Questions on the material
1 – Using the xarray text, rewrite the stretch from "Specifically, while a" through "in the array)", swapping "longitude" for "latitude" everywhere it appears.
2 – According to the xarray text, why does xarray read raster values into an `xarray.DataArray` instead of leaving them in a NumPy `ndarray`? Answer in one to three sentences.

Specifically, while a NumPy `ndarray` stores just the raster values and has some properties such as the `shape` (number of elements along each axis) and `ndim` (the dimensions of the array) it does not explicitly store any geospatial, temporal, or other geographic metadata. `xarray` solves this problem by reading raster data into an `xarray.DataArray` object with:

* `values`: the multidimensional array of raster values
* `dims`: a list of names for the dimensions of the array (e.g. instead axis 0 describing the 0th (row) dimension of an array that dimension can have a descriptive label such as longitude)
* `coordinates`: a `list` of array-like objects that describe the location of an array element along that dimension (e.g. a 1D array of longitude values describing the location on the Earth's surface for each row in the array)
* `attrs`: a `dict` of metadata attributes describing the dataset

`xarray.DataArray` objects can be stored within a larger container called `xarray.Dataset`. An `xarray.Dataset` can store many `xarray.DataArray` objects that share `dims` and `coordinates`. This is useful if you have different arrays of different `Variables` that correspond to the same locations and time-periods (e.g. you could have a separate array for temperature and precipitation values organised within a single `xarray.Dataset`).

![Schematic of an xarray.Dataset (source: xarray Getting Started)](https://docs.xarray.dev/en/stable/_images/dataset-diagram.png)

Extracted entries
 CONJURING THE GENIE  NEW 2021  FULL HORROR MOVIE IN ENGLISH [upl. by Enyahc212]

==

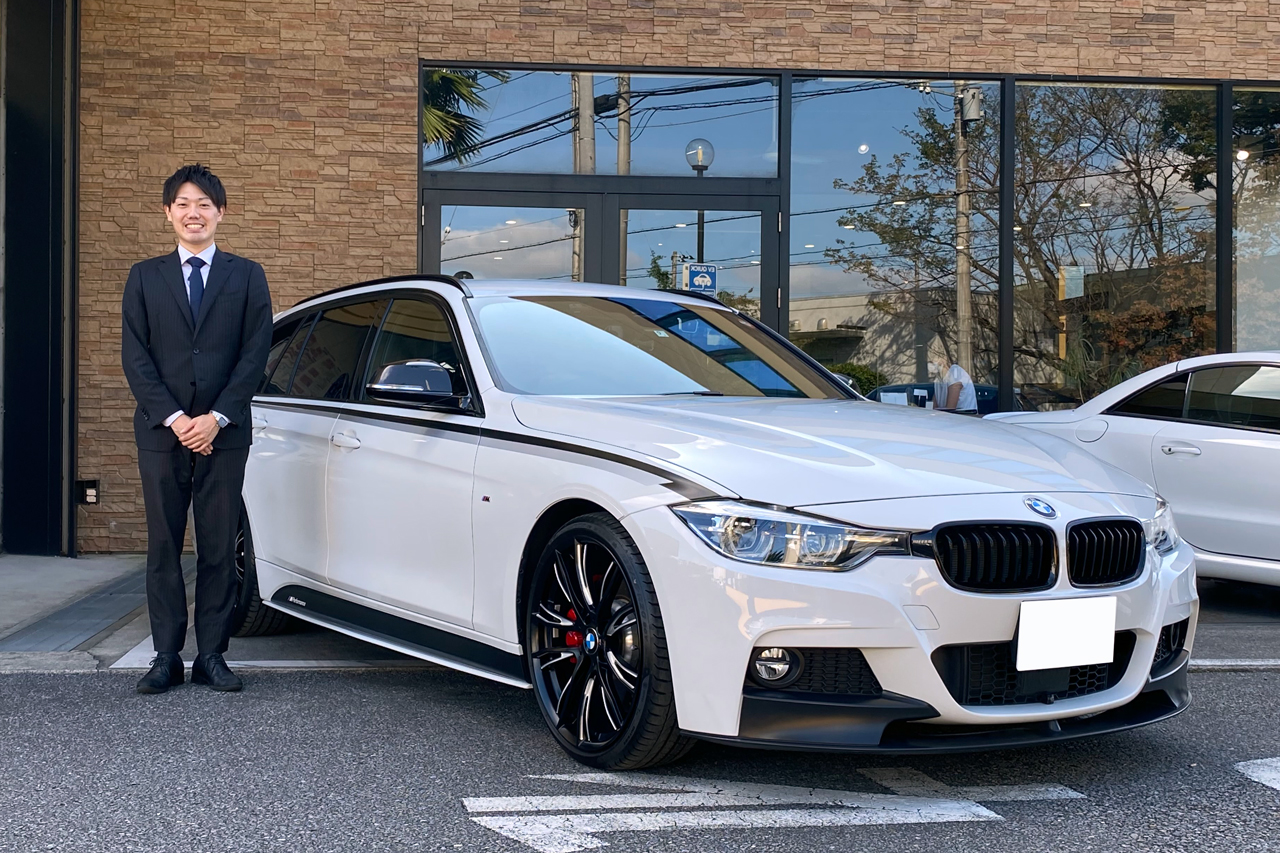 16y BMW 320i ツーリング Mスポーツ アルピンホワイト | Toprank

Written responses
1 –
Specifically, while a NumPy `ndarray` stores just the raster values and has some properties such as the `shape` (number of elements along each axis) and `ndim` (the dimensions of the array) it does not explicitly store any geospatial, temporal, or other geographic metadata. `xarray` solves this problem by reading raster data into an `xarray.DataArray` object with:

* `values`: the multidimensional array of raster values
* `dims`: a list of names for the dimensions of the array (e.g. instead axis 0 describing the 0th (row) dimension of an array that dimension can have a descriptive label such as latitude)
* `coordinates`: a `list` of array-like objects that describe the location of an array element along that dimension (e.g. a 1D array of latitude values describing the location on the Earth's surface for each row in the array)

2 – A NumPy `ndarray` holds only the raster values and a few properties such as `shape` and `ndim`. It does not store any geospatial, temporal, or other geographic metadata. An `xarray.DataArray` fixes this by keeping the values together with dimension names, coordinates, and metadata attributes.